* Student name: Wambui Munene
* Student pace: DSPT08
* Scheduled project review date/time: 15/11/2024
* Instructor name: Samuel Karu



### Introduction

In this analysis, we will be analysing fuel consumption data and carbon dioxide emmisions data for new light-duty vehicles available for sale in Canada.We aim to understand, using data, the relationship between vehicle makes and models, engine size, number of cylinders, transmissiom type and the type of fuel on fuel economy and the resulting carbon footprint. We will use a dataset from https://www.kaggle.com/  based on original data from https://open.canada.ca/data/en/dataset/98f1a129-f628-4ce4-b24d-6f16bf24dd64

### Problem Statement

Our Data Science Consulting Firm has been hired by Canadian start-up firm, that is venturing into the budget car rental business. Their mission is to provide a low-priced car rental model to cater for a demographic that is price and environmental conscious. They have tasked us to analyze different car makes, models and vehicle class to determine the most fuel effective models with the least carbon emmisions. Because car models are ever changing, they would want to understand the factors that drive those 2 variables and would like us to develop for them a predictive model that they can use to evaluate future car models that enter the market.

### Objectives

Our analysis will consist of 6 main tasks:-

1. Industry Background: This will include background understanding of the car industry and especially the relationships between the type of fuel used, fuel consumption and carbon dioxide emissions. To do this we will perform background internet reserach from sites such as https://www.greenvehicleguide.gov.au/pages/UnderstandingEmissions/VehicleEmissions and https://climate.ec.europa.eu/news-your-voice/news/publication-real-world-co2-emissions-and-fuel-consumption-cars-and-vans-. https://iopscience.iop.org/article/10.1088/1755-1315/214/1/012136/pdf


2. Understand the dataset - Understand the acronyms/technical terms used in the data set, review the shape and type of the data, understand the numerical and categorical columns, review the missing values and make a decision on how to deal with the Null values (drop or replace), look for duplicates and drop them, drop any unnecessary columns that are not useful for the analysis, add new colums if necessary for better analysis and prepare the data for EDA. 

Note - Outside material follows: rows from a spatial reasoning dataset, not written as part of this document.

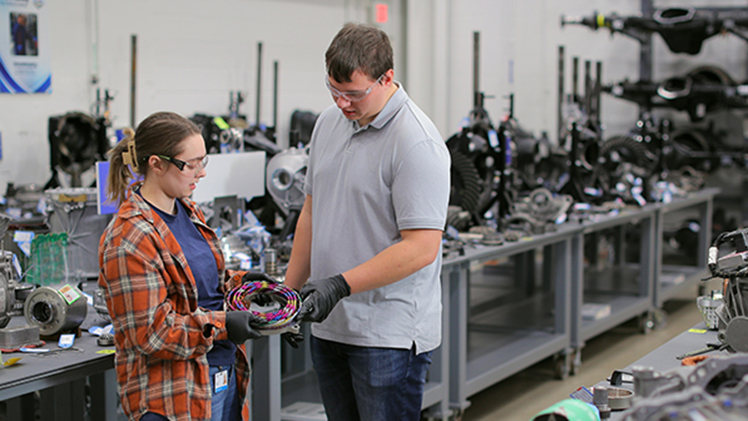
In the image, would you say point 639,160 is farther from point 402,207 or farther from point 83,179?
point 402,207

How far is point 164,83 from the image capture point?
18.7 ft

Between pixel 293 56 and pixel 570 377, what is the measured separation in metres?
3.82

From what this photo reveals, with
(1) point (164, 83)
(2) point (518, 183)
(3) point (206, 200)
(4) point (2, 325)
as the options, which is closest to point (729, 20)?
(2) point (518, 183)

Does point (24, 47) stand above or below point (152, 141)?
above

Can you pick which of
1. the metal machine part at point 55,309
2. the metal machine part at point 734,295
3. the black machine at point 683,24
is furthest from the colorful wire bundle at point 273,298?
the black machine at point 683,24

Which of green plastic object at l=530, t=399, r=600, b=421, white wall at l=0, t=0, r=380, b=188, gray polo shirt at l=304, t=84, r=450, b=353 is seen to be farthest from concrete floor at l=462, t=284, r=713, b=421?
white wall at l=0, t=0, r=380, b=188

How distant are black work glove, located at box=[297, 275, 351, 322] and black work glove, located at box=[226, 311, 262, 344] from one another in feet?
0.41

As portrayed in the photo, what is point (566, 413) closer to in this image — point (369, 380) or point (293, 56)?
point (369, 380)

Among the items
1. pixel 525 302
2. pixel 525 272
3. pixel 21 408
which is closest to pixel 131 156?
pixel 21 408

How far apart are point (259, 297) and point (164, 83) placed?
13.6ft

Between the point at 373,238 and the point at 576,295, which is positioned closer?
the point at 373,238

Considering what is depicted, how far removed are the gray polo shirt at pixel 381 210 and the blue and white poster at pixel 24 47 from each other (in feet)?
12.3

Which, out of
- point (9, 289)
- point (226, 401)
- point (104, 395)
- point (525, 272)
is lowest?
point (525, 272)

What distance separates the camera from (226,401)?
77.3 inches
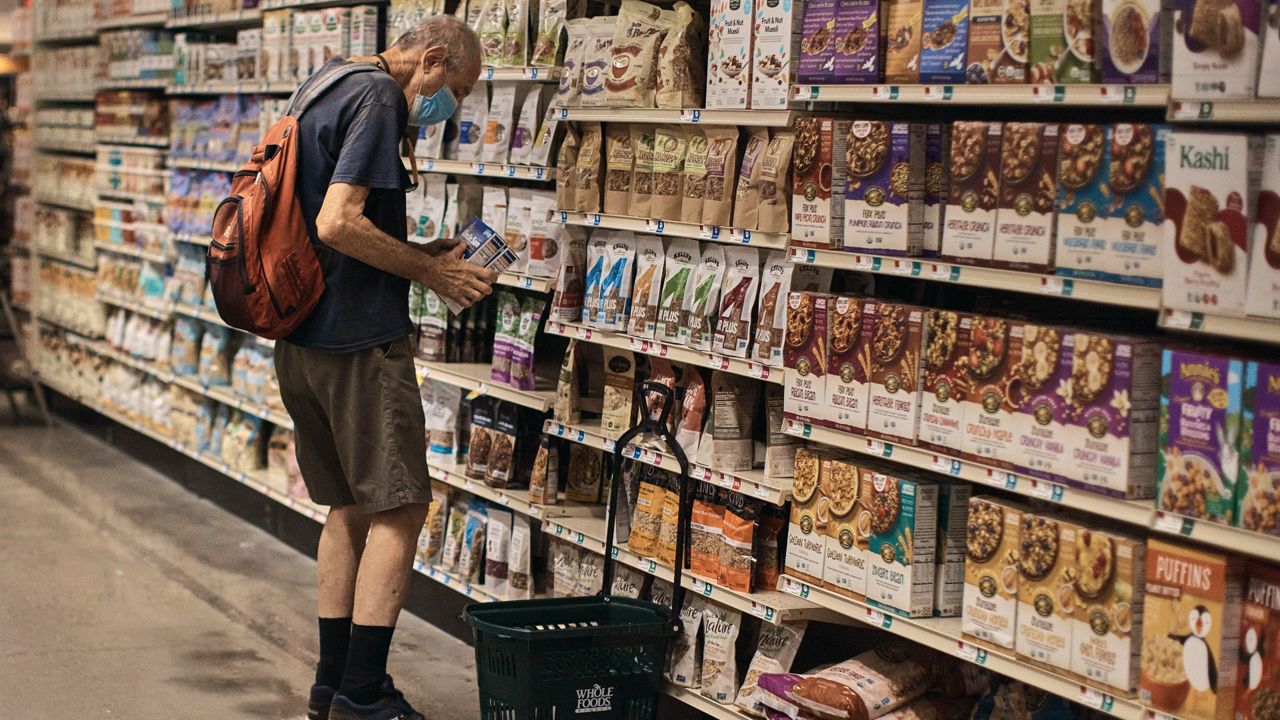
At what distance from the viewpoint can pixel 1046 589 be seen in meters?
2.97

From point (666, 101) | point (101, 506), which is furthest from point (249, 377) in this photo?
point (666, 101)

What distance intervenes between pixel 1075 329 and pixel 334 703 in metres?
2.23

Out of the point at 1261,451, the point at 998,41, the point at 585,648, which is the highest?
the point at 998,41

3. Perform Exploratory Data Analysis (EDA) on the data - Analyse different makes, models and vehicle classes on their fuel econonomy and carbon emmisions to identify the most efficient models for both variables for each vehicle class. We will use visualizations such as histograms and piecharts. We will also analyze the correlation between such features as engine, size, fuel type, transmission type, and the number of cylinders on fuel efficiency and carbon emmision, to determine what are the features that most influential. We will aslo employ such visualizations as scatterplots and heatmaps. 


4. Conduct  statitistical Hypothetical tests to determine the statistical significance of the variables such as engine size, fuel type, transmision type on fuel economy and carborn emissions


5. Build a Predictive Regression Model to predict fuel economy and carbon emissions to evaluate future car models.

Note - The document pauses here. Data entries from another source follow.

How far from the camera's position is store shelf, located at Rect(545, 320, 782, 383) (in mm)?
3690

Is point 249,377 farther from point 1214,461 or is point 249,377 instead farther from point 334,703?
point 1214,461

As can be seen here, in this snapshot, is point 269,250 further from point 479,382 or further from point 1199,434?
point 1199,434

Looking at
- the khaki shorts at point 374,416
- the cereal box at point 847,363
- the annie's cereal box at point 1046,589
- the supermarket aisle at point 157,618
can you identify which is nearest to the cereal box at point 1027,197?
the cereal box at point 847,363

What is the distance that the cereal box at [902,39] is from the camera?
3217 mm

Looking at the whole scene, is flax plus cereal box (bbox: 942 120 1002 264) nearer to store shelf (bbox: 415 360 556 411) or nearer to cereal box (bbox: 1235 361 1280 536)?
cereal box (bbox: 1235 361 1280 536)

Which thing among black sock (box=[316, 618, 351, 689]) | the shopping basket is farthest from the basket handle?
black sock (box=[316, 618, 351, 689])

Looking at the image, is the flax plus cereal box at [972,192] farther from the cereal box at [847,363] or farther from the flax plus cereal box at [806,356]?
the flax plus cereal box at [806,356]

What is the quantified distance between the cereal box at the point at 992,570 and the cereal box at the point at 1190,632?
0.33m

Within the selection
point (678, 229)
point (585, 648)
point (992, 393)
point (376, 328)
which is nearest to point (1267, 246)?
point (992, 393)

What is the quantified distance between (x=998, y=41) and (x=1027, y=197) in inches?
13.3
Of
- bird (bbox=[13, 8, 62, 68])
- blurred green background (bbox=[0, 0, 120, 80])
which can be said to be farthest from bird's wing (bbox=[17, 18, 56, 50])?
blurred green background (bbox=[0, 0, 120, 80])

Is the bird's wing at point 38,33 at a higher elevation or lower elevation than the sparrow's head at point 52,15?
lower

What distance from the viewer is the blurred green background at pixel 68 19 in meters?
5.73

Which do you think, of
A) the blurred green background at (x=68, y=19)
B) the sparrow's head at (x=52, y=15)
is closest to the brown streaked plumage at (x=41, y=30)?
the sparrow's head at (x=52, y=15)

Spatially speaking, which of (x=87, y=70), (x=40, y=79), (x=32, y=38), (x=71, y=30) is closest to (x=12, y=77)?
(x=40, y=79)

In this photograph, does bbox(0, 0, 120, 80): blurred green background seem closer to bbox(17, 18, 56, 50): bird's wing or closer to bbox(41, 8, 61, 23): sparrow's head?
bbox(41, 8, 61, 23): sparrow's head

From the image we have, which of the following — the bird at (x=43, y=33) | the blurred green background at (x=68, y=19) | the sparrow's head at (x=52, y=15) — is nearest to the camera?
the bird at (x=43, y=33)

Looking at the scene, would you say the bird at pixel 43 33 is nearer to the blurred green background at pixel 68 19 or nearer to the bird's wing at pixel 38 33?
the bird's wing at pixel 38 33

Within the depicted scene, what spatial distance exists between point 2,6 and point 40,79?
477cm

6. Summarize our findings and give conclusions and recomendations to our client on the mix of car models to consider for their business and provide them with a predictive model to guide them on future purchases.

### 1.0 Industry Terminologies

From the Data Card in the Kaggle dataset, we have obtained the following explanations about the abbreviations used:

**Model**

4WD/4X4 = Four-wheel drive;
AWD = All-wheel drive;
CNG = Compressed natural gas;
FFV = Flexible-fuel vehicle;
NGV = Natural gas vehicle

**Transmission**

A = Automatic; 
AM = Automated manual; 
AS = Automatic with select shift; 
AV = Continuously variable; 
M = Manual; 
3 - 10 = Number of gears

**Fuel Type**

X = Regular gasoline:
Z = Premium gasoline:
D = Diesel:
E = Ethanol (E85);
N = Natural Gas

**Fuel Consumption**
City and highway fuel consumption ratings are shown in litres per 100 kilometres (L/100 km) - combined rating (55% city, 45% hwy) is shown in L/100 km and in miles per imperial gallon (mpg)
CO2 Emissions (g/km),Estimated tailpipe carbon dioxide emissions (in grams per kilometre) are based on fuel type and the combined fuel consumption rating.

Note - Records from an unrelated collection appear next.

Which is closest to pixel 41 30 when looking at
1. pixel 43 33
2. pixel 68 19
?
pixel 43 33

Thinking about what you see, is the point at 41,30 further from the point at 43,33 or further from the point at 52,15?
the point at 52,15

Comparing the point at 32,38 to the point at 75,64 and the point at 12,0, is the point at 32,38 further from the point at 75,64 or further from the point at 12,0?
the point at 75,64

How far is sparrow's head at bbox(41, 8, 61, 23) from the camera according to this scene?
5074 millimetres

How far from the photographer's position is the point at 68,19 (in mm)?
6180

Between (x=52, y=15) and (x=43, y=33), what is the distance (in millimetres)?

### 2.  Data Understanding and Cleaning

In [1]:
# Import the necessary libraries for data analysis and visualization
import numpy as np
import pandas as pd
import matplotlib.pyplot as plt
import seaborn as sns
%matplotlib inline

In [2]:
# Load the data as a dataframe and dsplay the first 5 rows

data = pd.read_csv('../Data/Fuel_Consumption_2000_2022.csv')
data.head()

Unnamed: 0,YEAR,MAKE,MODEL,VEHICLE CLASS,ENGINE SIZE,CYLINDERS,TRANSMISSION,FUEL,FUEL CONSUMPTION,HWY (L/100 km),COMB (L/100 km),COMB (mpg),EMISSIONS
0,2000,ACURA,1.6EL,COMPACT,1.6,4,A4,X,9.2,6.7,8.1,35,186
1,2000,ACURA,1.6EL,COMPACT,1.6,4,M5,X,8.5,6.5,7.6,37,175
2,2000,ACURA,3.2TL,MID-SIZE,3.2,6,AS5,Z,12.2,7.4,10.0,28,230
3,2000,ACURA,3.5RL,MID-SIZE,3.5,6,A4,Z,13.4,9.2,11.5,25,264
4,2000,ACURA,INTEGRA,SUBCOMPACT,1.8,4,A4,X,10.0,7.0,8.6,33,198


In [3]:
# check the shape of the data
data.shape
print(f"This data set consists of {data.shape[0]} rows")
print(f"This data set consists of {data.shape[1]} columns")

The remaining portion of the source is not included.